Phil did some fancy moves to extricate himself from the Benn story’s tentacles I had wrapped him in. Moreover, he hadn’t even sought approval for my class visit. But his career survived. We also survived the knickers story, one of his 13-year-old students merely describing me on her feedback paper as ‘immature’. Phil and I remain pals, but he never invited me back to his class.
It feels good now to have unloaded all this Benn material. Next time we complain that it’s tough with COVID-19, recall Maurice and Irene Benn and their son Bernard.
Tony Thomas has a new book, published this month, Come to think of it – essays to tickle the brain. Get your copy on-line here from Connor Court
 Napoleon carried a copy of Werther during his Egyptian campaign
 Dylan Hyde: Art Was Their Weapon – The History of the Perth Workers’ Art Guild. Fremantle Press, 2019.

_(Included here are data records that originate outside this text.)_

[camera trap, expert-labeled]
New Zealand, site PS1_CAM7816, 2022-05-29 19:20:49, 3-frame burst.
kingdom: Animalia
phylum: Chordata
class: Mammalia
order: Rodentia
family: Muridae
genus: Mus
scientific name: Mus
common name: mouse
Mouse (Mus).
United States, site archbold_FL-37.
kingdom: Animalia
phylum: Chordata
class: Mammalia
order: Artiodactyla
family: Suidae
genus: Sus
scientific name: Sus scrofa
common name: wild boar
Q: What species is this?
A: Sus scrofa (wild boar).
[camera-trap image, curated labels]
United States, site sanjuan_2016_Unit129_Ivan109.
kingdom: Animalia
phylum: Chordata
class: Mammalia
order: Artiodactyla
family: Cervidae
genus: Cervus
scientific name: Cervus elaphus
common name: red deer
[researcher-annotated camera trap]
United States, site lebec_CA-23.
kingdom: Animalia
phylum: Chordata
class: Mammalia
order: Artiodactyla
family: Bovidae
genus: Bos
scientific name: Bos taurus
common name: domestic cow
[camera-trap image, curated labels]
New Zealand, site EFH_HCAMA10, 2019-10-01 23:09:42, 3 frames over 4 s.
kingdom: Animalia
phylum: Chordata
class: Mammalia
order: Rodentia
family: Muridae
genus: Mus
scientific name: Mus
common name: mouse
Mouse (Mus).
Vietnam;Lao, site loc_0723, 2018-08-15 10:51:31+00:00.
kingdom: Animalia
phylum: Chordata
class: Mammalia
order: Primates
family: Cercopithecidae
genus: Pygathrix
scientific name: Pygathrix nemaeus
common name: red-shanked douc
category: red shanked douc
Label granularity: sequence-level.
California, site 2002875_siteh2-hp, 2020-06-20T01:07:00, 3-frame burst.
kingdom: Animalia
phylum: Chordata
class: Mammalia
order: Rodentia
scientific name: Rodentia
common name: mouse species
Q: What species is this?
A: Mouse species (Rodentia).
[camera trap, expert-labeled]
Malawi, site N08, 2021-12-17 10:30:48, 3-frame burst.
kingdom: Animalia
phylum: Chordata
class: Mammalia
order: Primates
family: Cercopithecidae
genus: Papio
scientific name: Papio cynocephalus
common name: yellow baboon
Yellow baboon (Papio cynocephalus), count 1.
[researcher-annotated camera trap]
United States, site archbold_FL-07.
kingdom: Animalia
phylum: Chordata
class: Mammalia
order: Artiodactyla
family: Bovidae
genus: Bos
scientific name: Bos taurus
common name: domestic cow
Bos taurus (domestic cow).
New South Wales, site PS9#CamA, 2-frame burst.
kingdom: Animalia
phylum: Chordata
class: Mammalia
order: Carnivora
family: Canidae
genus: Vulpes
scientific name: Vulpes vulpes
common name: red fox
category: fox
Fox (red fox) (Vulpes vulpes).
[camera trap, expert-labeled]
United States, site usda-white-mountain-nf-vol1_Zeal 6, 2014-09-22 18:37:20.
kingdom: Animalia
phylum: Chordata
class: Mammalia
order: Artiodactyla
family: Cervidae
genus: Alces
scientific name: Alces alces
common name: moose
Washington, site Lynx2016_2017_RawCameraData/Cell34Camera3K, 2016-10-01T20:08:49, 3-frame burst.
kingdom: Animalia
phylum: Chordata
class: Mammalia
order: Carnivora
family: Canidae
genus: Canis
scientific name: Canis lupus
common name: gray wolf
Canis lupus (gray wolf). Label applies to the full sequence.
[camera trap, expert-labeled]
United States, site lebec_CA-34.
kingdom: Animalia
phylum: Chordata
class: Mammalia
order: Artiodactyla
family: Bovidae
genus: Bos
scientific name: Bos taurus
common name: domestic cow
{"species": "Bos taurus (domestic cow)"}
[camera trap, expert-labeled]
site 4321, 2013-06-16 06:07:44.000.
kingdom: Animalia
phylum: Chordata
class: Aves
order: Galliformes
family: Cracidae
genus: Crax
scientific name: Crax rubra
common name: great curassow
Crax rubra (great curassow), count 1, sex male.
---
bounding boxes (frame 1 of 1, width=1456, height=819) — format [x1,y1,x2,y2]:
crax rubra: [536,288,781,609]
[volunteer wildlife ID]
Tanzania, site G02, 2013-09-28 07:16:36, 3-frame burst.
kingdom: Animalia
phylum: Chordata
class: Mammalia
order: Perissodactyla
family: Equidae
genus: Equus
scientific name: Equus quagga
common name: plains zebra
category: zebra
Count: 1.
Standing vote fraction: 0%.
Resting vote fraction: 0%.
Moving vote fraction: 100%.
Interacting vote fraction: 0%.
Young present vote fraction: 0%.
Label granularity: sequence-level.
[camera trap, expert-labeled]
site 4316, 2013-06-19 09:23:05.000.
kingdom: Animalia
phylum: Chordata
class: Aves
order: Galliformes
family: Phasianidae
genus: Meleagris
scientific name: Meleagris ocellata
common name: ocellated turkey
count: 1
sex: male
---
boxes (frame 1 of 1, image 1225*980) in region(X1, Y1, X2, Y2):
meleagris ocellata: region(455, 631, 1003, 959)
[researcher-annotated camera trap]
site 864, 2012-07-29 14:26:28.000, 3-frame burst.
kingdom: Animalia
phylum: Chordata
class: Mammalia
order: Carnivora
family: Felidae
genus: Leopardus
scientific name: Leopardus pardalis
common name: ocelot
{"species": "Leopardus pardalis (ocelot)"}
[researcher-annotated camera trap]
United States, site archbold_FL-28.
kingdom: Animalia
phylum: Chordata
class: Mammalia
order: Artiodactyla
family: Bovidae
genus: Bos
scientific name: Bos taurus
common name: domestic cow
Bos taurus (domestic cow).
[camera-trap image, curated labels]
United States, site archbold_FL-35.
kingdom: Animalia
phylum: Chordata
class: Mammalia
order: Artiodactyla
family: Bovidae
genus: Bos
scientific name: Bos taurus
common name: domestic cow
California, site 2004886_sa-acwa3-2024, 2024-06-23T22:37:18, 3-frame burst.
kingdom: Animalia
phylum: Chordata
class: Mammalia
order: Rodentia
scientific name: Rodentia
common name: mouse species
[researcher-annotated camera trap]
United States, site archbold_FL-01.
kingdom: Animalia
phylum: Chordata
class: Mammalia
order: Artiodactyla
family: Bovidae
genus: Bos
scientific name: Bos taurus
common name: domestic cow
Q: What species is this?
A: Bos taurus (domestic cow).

 Later and ironically the jury asked to add their names to a public petition for mercy
 In those days academics didn’t behave like sheep
 Said UWA Vice Chancellor Stanley Prescott: “The enforced submission to meaningless, often degrading. sometimes damaging initiation rituals is grossly offensive.” This was strong meat as both Prescott and Stormon sat on the UWA Senate.
 Fr Stormon’s specialties included “Romance and Religion in the Divine Comedy”.
 David’s face healed without scars, so that was all right then.
 In happier days at UWA in 1962, he published a book on Hoelderlin and the Theban lyricist Pindar: Hölderlin and Pindar (Anglica germanica. no. 4.)
 He also published with Cambridge, perhaps also working on that manuscript in prison: Maurice Benn, The Drama of Revolt: A Critical Study of Georg Büchner (Cambridge University Press, 1976)
 An acerbic character, Jolley later won a year-long defence against a defamation suit by Labor’s then union official John Dawkins, who had organised a strike by nursing aides at a hospital the frail Jolley often had to use. Dawson sued Jolley and The West for publishing Jolley’s letter that Dawkins “wouldn’t know a bedpan if he was hit over the head with one.”